Si tratta di denunce che l'ombudsman ha accettato sul processo elettorale.

L'ombudsman ha accettato due reclami relativi al processo elettorale, sostenendo che ci sono state violazioni del diritto di voto. Un reclamo è raggruppamento e riguarda la diaspora voti che la Commissione Centrale Elezione non ha dichiarato valida, mentre l'altro è un reclamo individuale. Il Mediatore Hilmi Yashari dice [...]
L'ombudsman ha accettato due reclami relativi al processo elettorale, sostenendo che ci sono state violazioni del diritto di voto.

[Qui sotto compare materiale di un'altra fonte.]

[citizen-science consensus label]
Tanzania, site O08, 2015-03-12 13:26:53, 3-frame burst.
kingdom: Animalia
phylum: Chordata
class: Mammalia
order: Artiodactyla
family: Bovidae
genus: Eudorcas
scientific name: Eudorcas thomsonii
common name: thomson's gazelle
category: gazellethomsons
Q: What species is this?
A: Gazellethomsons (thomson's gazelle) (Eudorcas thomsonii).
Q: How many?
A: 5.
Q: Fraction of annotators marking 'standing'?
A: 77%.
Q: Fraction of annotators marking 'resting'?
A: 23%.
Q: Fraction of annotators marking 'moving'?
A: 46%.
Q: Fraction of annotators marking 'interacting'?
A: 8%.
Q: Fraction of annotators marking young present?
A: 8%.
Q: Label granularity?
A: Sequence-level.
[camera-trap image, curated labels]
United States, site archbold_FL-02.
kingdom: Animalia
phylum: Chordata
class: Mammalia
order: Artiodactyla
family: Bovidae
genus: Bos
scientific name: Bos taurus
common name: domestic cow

Un reclamo è raggruppamento e riguarda la diaspora voti che la Commissione Centrale Elezione non ha dichiarato valida, mentre l'altro è un reclamo individuale. Il Mediatore Hilmi Jashar dice che l’istituzione che dirigerà esamina le denunce accettate e si distinguerà.
Il giorno del 6 ottobre, quando le prime elezioni erano in corso per il Parlamento della Repubblica del Kosovo, l'istituzione del Mediatore ha mantenuto l'ufficio centrale e tutti gli uffici regionali del paese aperti, volti ad accettare possibili reclami con accuse di violazioni di voto o abusi di diritti garantiti con la Costituzione e le leggi in vigore.
In un'intervista a Kosova Prees, Hilmi Jashari afferma che il giorno delle elezioni non hanno accettato alcuna denuncia, tranne dopo quel giorno, l'organizzazione non governativa “Germin” ha affrontato questa istituzione con reclami riguardanti i voti diaspora, che sono considerati invalidi, dal momento che sono arrivati tardi.
Yasar: Il Mediatore ha accettato due denunce sul processo elettorale
“Due lamentele -- uno è il gruppo che si occupa del voto delle persone che vivono al di fuori del Kosovo -- voto che è stato fatto al di fuori del Kosovo ed è considerato equo entro il 5 ottobre, mentre sono arrivati tardi nel CEC post -- che è che alla pretesa di un argomento legale non li considera validi, e quindi non li introduce nel processo di conteggio, e questa è la denuncia che è stata presentata e vedremo nei prossimi giorni.
Il reclamo successivo, come dimostra il capo dell'istituzione dell'ombudsman, è individuale, che ha raggiunto elettronicamente e le singole affermazioni ci sono state violazioni del diritto di voto.
Yasar dice che sono nella fase della recensione, e nei prossimi giorni, prenderanno posizione sulla denuncia precedente.
Nel frattempo, per quello dell'organizzazione “Germin”, si dice che è stato inizialmente indirizzato alla Commissione Centrale Elezione pure, e la decisione è prevista in seguito alla revisione del Pannello Elettorale per l'Ansia e il Parashtre.
Yasar risponde anche dell'incriminazione è stato presentato in tribunale per la Commissione Centrale Elezione, rispettivamente, sulla decisione di questa istituzione di dare priorità alle liste elettorali da parte dei partiti politici, che, secondo l'ombudsman, è contrario alla legge sull'uguaglianza di genere, 50-50 quote.
Come afferma Jashar, il caso è in corso e nessuna decisione finale è stata presa.
Yasar: L'accusa della CEC è in corso, ma nessun verdetto finale da parte del tribunale
“Questo è stato inoltrato con una misura temporanea al tribunale come ordinanza, è anche necessario sospendere il processo fino a quando la Corte non scopre se ci sono state violazioni di tale diritto o meno. La massa provvisoria è stata emessa dalla Corte Costituzionale e questa domanda dell'ombudsman è stata respinta come misura temporanea, mentre il resto dell'accusa è ancora in corso e non è ancora stata stabilita l'occux1>, dice.
Il Kosovo ha tenuto elezioni parlamentari straordinarie il 6 ottobre, nel frattempo, i risultati finali della CCE non sono ancora stati certificati dal momento che il conteggio, che sta diventando il risultato delle irregolarità elettorali, non è ancora stato completato.